1 – Il y a la façon des incurables thuriféraires des printemps arabes :
Hier, à Benghazi, le peuple, avec à sa tête les jeunes qui ont mené la révolution contre Kadhafi, a manifesté contre les milices islamistes, et, joignant le geste à la parole, a chassé la milice Ansar al Charia (accusée de l’attaque de l’ambassade américaine) de son quartier général, et de la ville.

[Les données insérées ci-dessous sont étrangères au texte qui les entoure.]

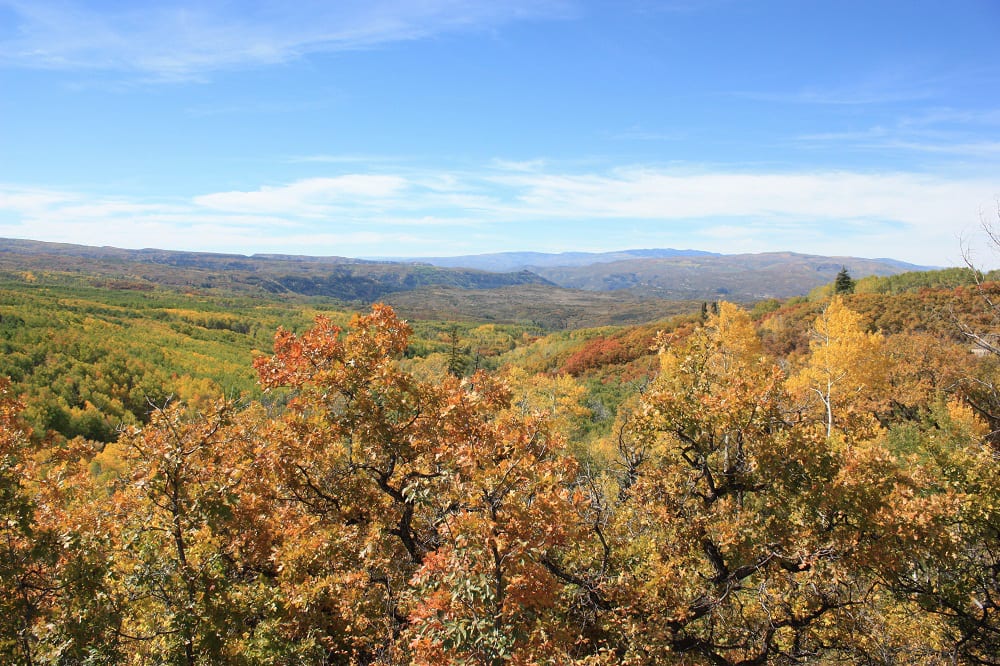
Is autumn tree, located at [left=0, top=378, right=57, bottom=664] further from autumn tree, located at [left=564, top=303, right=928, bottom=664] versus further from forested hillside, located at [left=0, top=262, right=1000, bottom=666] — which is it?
autumn tree, located at [left=564, top=303, right=928, bottom=664]

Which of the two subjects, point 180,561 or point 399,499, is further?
point 399,499

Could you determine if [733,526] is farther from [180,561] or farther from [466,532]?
[180,561]

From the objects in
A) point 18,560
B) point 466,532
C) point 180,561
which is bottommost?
point 18,560

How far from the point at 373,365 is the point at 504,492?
2.88 meters

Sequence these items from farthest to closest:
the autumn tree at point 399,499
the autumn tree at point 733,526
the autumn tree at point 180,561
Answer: the autumn tree at point 733,526, the autumn tree at point 180,561, the autumn tree at point 399,499

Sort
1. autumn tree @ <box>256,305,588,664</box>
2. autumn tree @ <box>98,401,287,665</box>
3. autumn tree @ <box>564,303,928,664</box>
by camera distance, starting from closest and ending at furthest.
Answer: autumn tree @ <box>256,305,588,664</box> → autumn tree @ <box>98,401,287,665</box> → autumn tree @ <box>564,303,928,664</box>

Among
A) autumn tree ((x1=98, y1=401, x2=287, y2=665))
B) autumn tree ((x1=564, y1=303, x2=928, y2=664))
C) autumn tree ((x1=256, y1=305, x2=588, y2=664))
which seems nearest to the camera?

2 – Il y a la façon de ceux qui recherchent une information un peu plus crédible (le QG d’Ansar al Charia étant l’ancien super-bunker de Kadhafi à Benghazi, défendu par des blindés, on n’imagine pas de braves manifestants s’en emparer) :
Hier, à Benghazi, le très fragile pouvoir libyen a marqué un point en profitant d’une manifestation populaire pour reprendre le quartier général d’Ansar al Charia, avec l’appui de ses avions et de ses hélicoptères.
3 – Il y a la façon peut-être trop désabusée (ou caricaturale) mais qui risque fort d’être la plus proche de la vérité :
Hier, à Benghazi, on a assisté à un nouvel épisode de la lutte entre les factions rivales. La Libye, comme certains l’avaient prévu, glisse dans une situation à la somalienne.